Problem description
From the entries that follow, pick out all lines holding "Tanzania".

(Extracted material begins)

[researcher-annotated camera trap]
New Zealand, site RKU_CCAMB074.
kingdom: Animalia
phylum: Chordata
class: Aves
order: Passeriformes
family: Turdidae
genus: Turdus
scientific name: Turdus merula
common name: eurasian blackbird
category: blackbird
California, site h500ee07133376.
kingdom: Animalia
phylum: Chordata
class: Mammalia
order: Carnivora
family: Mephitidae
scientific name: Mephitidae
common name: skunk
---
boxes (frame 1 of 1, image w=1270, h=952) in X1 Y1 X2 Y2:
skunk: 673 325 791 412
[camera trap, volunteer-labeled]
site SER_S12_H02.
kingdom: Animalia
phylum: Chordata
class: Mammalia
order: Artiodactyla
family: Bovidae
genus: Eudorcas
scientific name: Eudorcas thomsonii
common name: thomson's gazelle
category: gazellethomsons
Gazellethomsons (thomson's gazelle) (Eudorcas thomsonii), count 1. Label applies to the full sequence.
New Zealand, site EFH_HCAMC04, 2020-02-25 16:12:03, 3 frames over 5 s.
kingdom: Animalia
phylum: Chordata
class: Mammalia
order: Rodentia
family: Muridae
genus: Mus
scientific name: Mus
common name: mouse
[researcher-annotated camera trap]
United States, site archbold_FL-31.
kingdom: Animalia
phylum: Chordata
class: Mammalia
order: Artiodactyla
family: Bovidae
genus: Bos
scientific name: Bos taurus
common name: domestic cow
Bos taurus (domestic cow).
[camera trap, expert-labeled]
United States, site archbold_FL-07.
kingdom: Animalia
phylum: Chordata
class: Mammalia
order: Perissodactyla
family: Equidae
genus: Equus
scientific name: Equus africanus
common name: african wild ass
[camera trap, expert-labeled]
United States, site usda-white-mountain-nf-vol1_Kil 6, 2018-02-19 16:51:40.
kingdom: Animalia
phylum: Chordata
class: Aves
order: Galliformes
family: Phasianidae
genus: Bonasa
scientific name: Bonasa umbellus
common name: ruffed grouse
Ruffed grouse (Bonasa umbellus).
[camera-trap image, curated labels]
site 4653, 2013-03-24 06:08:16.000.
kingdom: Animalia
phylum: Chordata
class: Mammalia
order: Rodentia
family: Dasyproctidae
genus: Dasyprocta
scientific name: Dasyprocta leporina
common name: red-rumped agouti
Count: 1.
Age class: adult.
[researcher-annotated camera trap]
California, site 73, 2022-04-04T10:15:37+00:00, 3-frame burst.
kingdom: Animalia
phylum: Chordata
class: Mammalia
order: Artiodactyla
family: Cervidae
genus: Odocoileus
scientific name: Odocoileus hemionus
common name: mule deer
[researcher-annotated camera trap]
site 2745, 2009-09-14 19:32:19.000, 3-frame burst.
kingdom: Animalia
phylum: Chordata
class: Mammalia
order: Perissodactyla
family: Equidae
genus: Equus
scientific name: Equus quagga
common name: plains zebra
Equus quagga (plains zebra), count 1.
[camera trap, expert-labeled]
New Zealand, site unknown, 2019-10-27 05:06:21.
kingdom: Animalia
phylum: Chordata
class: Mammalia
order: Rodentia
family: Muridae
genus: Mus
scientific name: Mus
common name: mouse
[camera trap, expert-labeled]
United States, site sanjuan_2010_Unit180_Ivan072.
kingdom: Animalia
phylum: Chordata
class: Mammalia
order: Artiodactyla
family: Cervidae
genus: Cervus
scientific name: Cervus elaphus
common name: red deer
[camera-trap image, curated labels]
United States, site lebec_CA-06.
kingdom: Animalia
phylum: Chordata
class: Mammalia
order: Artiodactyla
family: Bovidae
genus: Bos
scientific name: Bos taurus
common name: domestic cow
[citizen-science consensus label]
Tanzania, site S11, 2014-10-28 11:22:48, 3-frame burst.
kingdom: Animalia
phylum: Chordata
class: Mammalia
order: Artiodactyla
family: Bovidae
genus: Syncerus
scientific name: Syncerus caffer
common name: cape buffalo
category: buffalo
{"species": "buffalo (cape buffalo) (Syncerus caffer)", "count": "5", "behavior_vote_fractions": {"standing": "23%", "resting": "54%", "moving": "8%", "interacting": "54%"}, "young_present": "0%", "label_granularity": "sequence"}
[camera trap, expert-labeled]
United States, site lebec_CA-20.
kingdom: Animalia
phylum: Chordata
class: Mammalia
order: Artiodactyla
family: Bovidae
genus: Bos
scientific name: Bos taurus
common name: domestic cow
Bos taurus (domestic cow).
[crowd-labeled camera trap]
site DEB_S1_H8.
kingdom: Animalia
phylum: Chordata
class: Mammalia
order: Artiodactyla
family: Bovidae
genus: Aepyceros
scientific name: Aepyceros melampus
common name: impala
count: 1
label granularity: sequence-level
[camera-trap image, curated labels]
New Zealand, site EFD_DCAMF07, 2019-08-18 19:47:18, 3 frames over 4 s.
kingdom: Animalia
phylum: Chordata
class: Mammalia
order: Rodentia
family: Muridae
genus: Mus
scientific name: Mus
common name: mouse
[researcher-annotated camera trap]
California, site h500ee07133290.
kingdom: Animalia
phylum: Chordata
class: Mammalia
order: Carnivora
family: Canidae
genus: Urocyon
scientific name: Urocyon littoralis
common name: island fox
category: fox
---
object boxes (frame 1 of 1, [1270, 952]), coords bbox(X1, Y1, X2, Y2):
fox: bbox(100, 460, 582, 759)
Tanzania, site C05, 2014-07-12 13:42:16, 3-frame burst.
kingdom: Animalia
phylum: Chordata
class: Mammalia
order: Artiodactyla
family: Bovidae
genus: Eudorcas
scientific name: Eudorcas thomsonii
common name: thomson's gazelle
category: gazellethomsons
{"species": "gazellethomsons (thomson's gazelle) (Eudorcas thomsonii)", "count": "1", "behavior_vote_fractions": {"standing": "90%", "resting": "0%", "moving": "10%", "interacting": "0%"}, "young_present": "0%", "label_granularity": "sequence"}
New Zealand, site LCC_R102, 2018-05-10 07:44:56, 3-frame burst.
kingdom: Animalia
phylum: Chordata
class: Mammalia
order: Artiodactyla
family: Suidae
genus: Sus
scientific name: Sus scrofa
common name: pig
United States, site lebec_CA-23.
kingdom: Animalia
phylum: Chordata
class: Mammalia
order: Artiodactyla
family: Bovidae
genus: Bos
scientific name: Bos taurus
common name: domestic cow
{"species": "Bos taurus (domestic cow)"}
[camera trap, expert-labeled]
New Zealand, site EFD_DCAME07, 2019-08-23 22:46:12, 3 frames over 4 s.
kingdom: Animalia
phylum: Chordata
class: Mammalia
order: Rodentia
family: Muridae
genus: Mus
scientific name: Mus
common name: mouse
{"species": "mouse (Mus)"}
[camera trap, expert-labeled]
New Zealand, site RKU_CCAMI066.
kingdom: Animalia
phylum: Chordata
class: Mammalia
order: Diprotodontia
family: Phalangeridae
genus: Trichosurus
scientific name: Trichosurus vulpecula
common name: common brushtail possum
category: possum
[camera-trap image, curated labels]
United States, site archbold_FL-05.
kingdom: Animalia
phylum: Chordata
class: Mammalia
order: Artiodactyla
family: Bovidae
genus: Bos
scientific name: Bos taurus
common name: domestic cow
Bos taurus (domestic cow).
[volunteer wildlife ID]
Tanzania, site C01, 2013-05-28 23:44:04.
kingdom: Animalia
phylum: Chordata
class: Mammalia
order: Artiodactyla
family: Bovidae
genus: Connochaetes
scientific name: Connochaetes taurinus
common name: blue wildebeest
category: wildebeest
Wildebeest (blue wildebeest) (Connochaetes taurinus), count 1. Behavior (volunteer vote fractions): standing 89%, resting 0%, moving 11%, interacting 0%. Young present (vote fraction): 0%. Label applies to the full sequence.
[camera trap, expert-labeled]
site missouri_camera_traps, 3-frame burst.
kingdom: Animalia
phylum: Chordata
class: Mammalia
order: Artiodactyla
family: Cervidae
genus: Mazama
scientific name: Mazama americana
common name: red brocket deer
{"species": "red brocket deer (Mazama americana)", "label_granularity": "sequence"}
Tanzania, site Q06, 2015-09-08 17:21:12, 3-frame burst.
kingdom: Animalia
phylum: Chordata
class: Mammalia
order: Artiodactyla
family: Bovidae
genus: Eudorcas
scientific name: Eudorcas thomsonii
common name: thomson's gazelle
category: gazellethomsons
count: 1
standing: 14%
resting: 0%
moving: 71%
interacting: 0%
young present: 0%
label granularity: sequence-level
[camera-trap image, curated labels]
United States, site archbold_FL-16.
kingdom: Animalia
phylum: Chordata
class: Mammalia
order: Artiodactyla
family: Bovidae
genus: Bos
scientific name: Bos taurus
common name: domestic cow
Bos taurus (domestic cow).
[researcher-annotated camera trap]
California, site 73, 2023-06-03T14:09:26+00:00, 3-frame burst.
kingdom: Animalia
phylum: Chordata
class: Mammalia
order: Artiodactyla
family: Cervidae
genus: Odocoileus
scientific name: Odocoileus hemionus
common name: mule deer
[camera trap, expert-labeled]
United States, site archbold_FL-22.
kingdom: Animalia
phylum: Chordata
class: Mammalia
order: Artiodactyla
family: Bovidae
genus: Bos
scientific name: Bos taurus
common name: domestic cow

(Extracted material ends)

Result for this exercise
Tanzania, site S11, 2014-10-28 11:22:48, 3-frame burst.
Tanzania, site C05, 2014-07-12 13:42:16, 3-frame burst.
Tanzania, site C01, 2013-05-28 23:44:04.
Tanzania, site Q06, 2015-09-08 17:21:12, 3-frame burst.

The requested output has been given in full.